Stored data entries

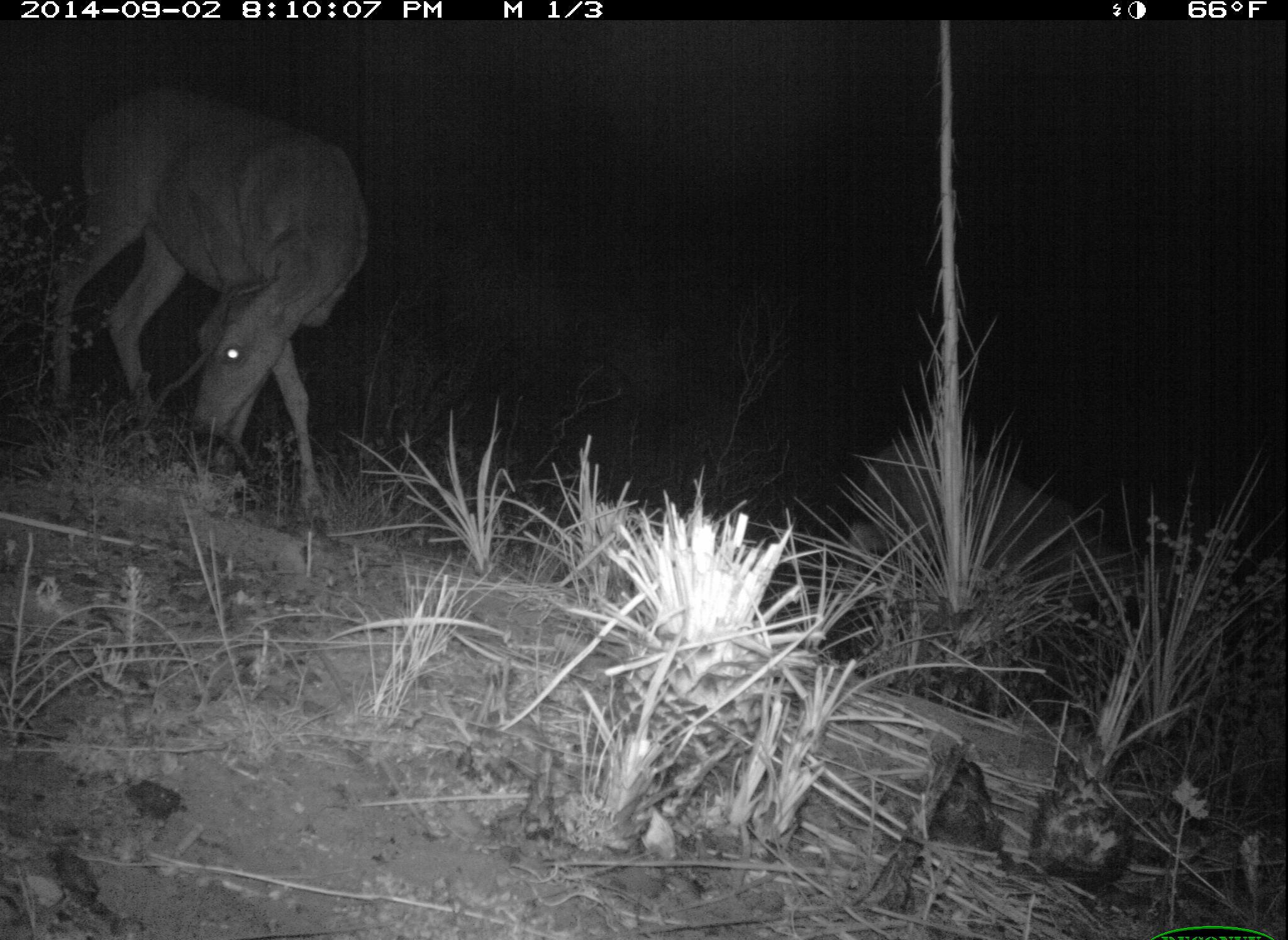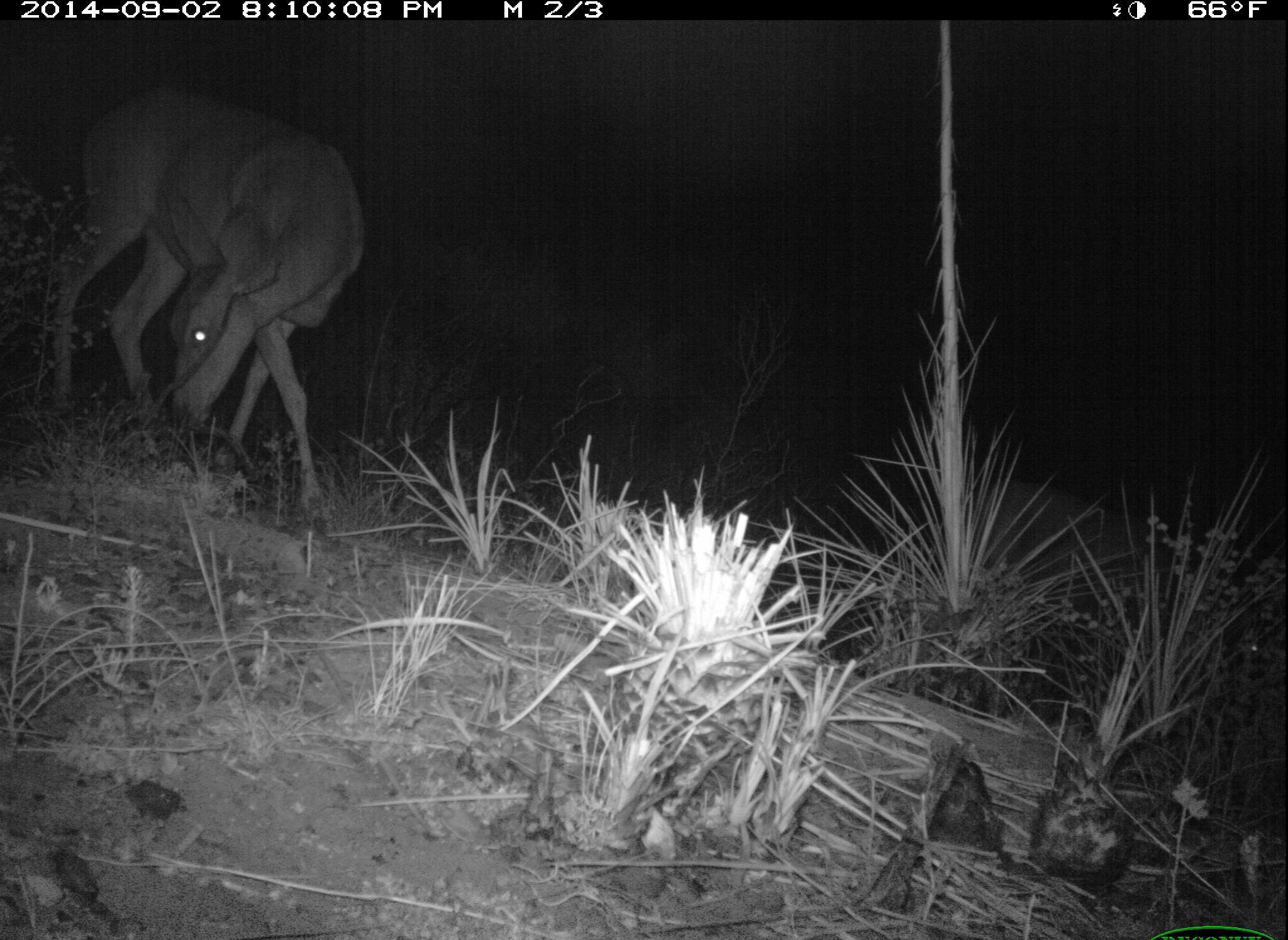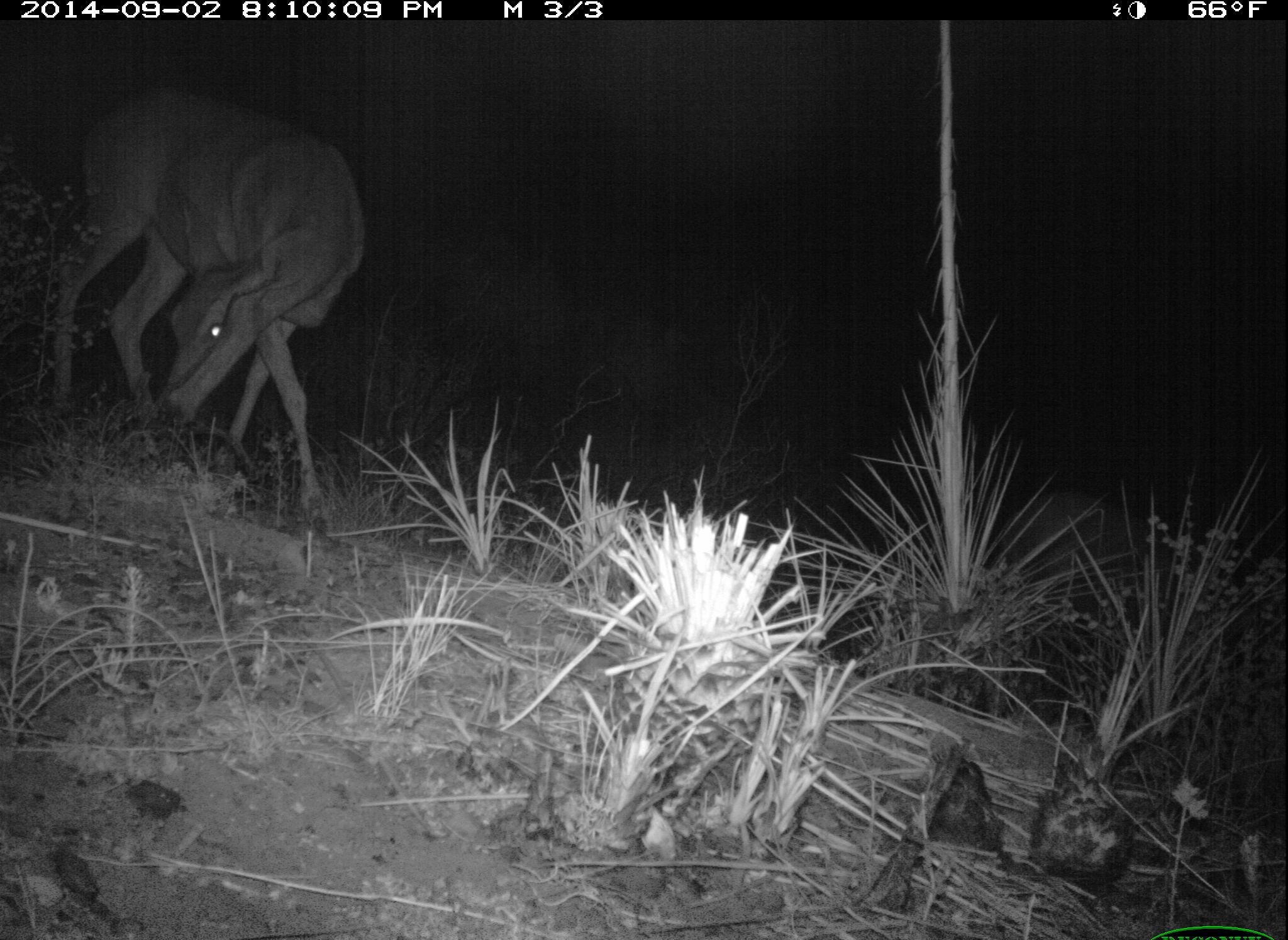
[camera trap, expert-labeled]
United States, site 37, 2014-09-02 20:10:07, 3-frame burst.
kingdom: Animalia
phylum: Chordata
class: Mammalia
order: Artiodactyla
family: Cervidae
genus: Odocoileus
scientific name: Odocoileus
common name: deer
Deer (Odocoileus).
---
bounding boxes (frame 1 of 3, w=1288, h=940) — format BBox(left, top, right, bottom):
deer: BBox(47, 91, 373, 521); BBox(838, 430, 1187, 694)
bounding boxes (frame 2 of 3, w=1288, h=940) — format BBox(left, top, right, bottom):
deer: BBox(49, 87, 367, 516); BBox(940, 480, 1225, 665)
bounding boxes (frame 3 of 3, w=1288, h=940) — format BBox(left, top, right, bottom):
deer: BBox(49, 91, 367, 520); BBox(979, 492, 1254, 688)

## Description of the task
All that is wanted is the set of lines from the one with "bounding boxes (frame 2" through the last line of the entries, both included, output exactly.

## Output below
bounding boxes (frame 2 of 3, w=1288, h=940) — format BBox(left, top, right, bottom):
deer: BBox(49, 87, 367, 516); BBox(940, 480, 1225, 665)
bounding boxes (frame 3 of 3, w=1288, h=940) — format BBox(left, top, right, bottom):
deer: BBox(49, 91, 367, 520); BBox(979, 492, 1254, 688)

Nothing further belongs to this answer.